*TASK TO CARRY OUT*
Your answer should be the lines from the one with "Weekly Product Project Status Report" to the end of the data below, both included, exact and free of pictures.

━━━━━ INFORMATION PROVIDED

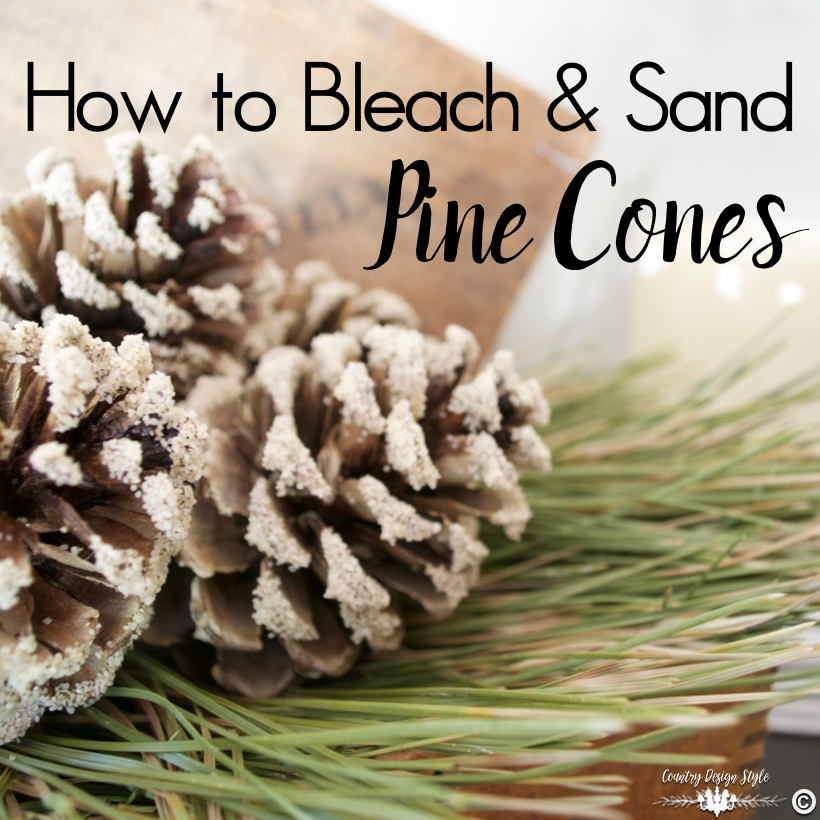 how-to-bleach-pine-cones-for-pinning-country-design-style-countrydesignstyle-com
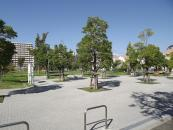 高須東公園さくらの広場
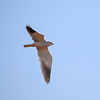 Svartvingeglente  / Black-shouldered kite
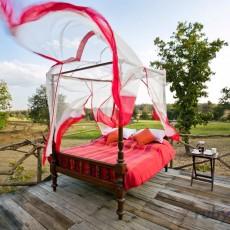 INDIA: Safari di lusso e Rajasthan   wildlife safari viaggi individuali tipologia viaggio subcontinente indiano rajasthan luxury experience india centrale e del nord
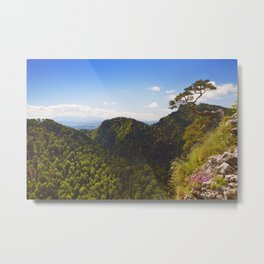 Pine tree at the Dunajec Canyon on the Polish border Metal Print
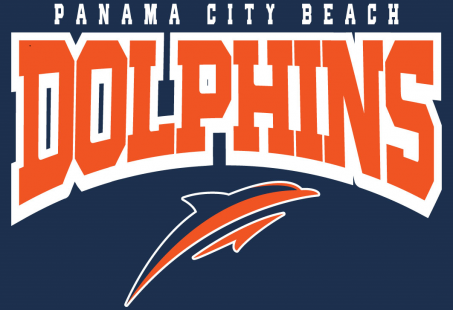 The Panama City Beach Dolphins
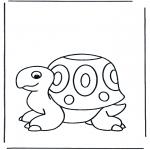 Zwierzęta - Żółw
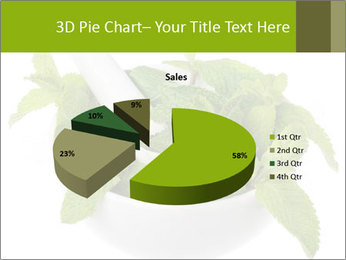 Mortar with mint isolated PowerPoint Template - Slide 35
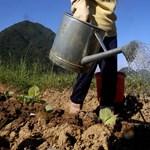 Pofonok is elcsattantak a kínai földvásárlások ellen tiltakozó francia gazdák akciójában
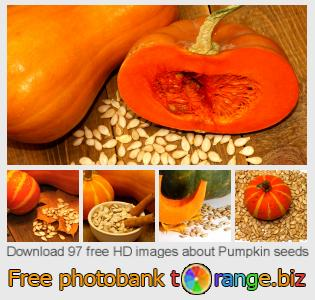 images free photo bank tOrange offers free photos from the section:  pumpkin-seeds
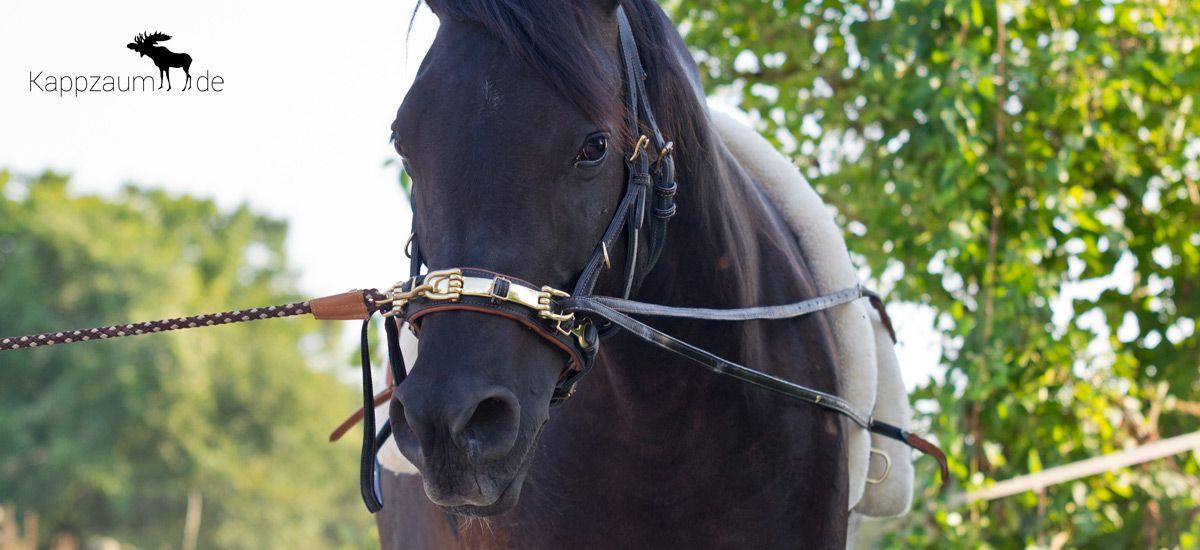 pferd rückenmuskulatur aufbauen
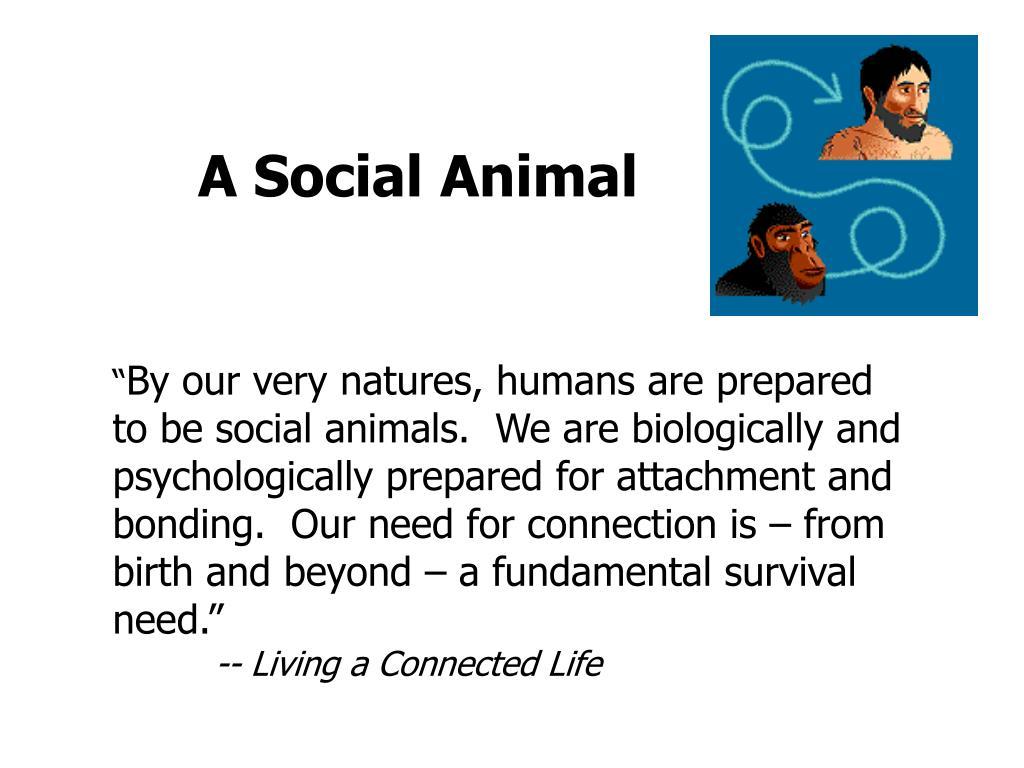 A Social Animal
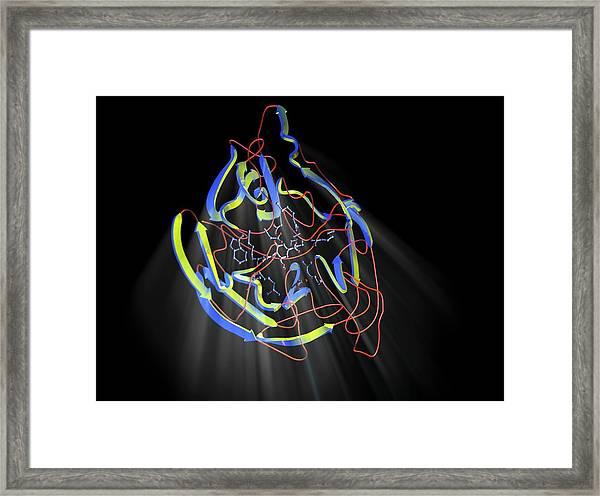 Neuraminidase Framed Print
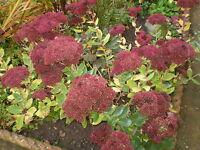2 ORGANIC NORFOLK SEDUM,DARK RED ROOT SYSTEMS,LATE SUMMER COTTAGE GARDEN PLANT.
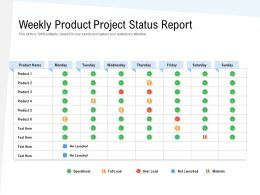 Weekly Product Project Status Report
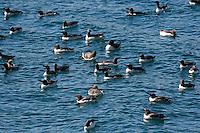 Trottellumme, Trupp schwimmt auf der Meeresoberfläche, Trottel-Lumme, Lumme, Uria aalge, guillemot, common murre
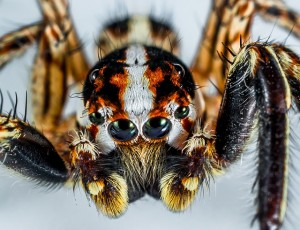 jumping-spider-300444_640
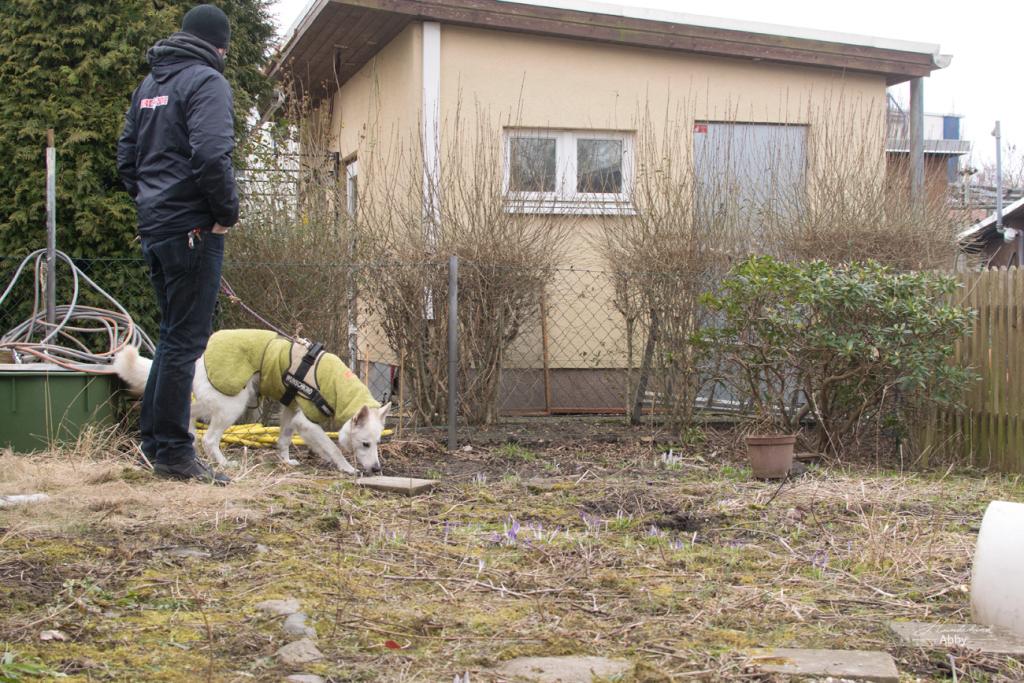 Garten-hinten-mitAbby-1024x683 %Hundeblog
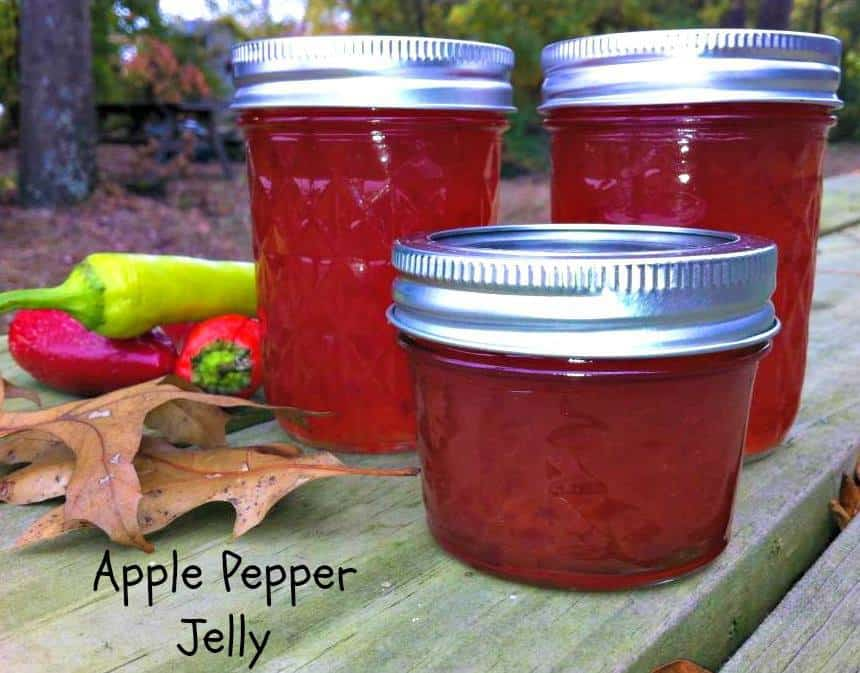 Apple Pepper Jelly Recipe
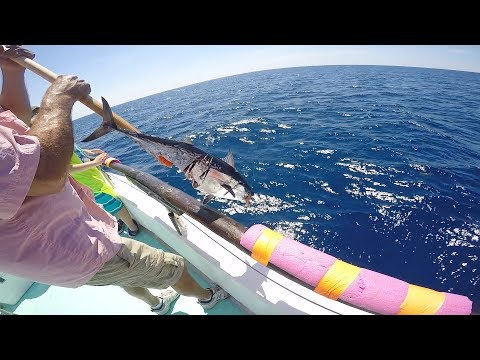 Deep Sea Party Boat Fishing Florida, ''GRAPHIC FISH ATTACK!?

━━━━━━━━━━

*ANSWER TO THE EXERCISE*
 Weekly Product Project Status Report
 Trottellumme, Trupp schwimmt auf der Meeresoberfläche, Trottel-Lumme, Lumme, Uria aalge, guillemot, common murre
 jumping-spider-300444_640
 Garten-hinten-mitAbby-1024x683 %Hundeblog
 Apple Pepper Jelly Recipe
 Deep Sea Party Boat Fishing Florida, ''GRAPHIC FISH ATTACK!?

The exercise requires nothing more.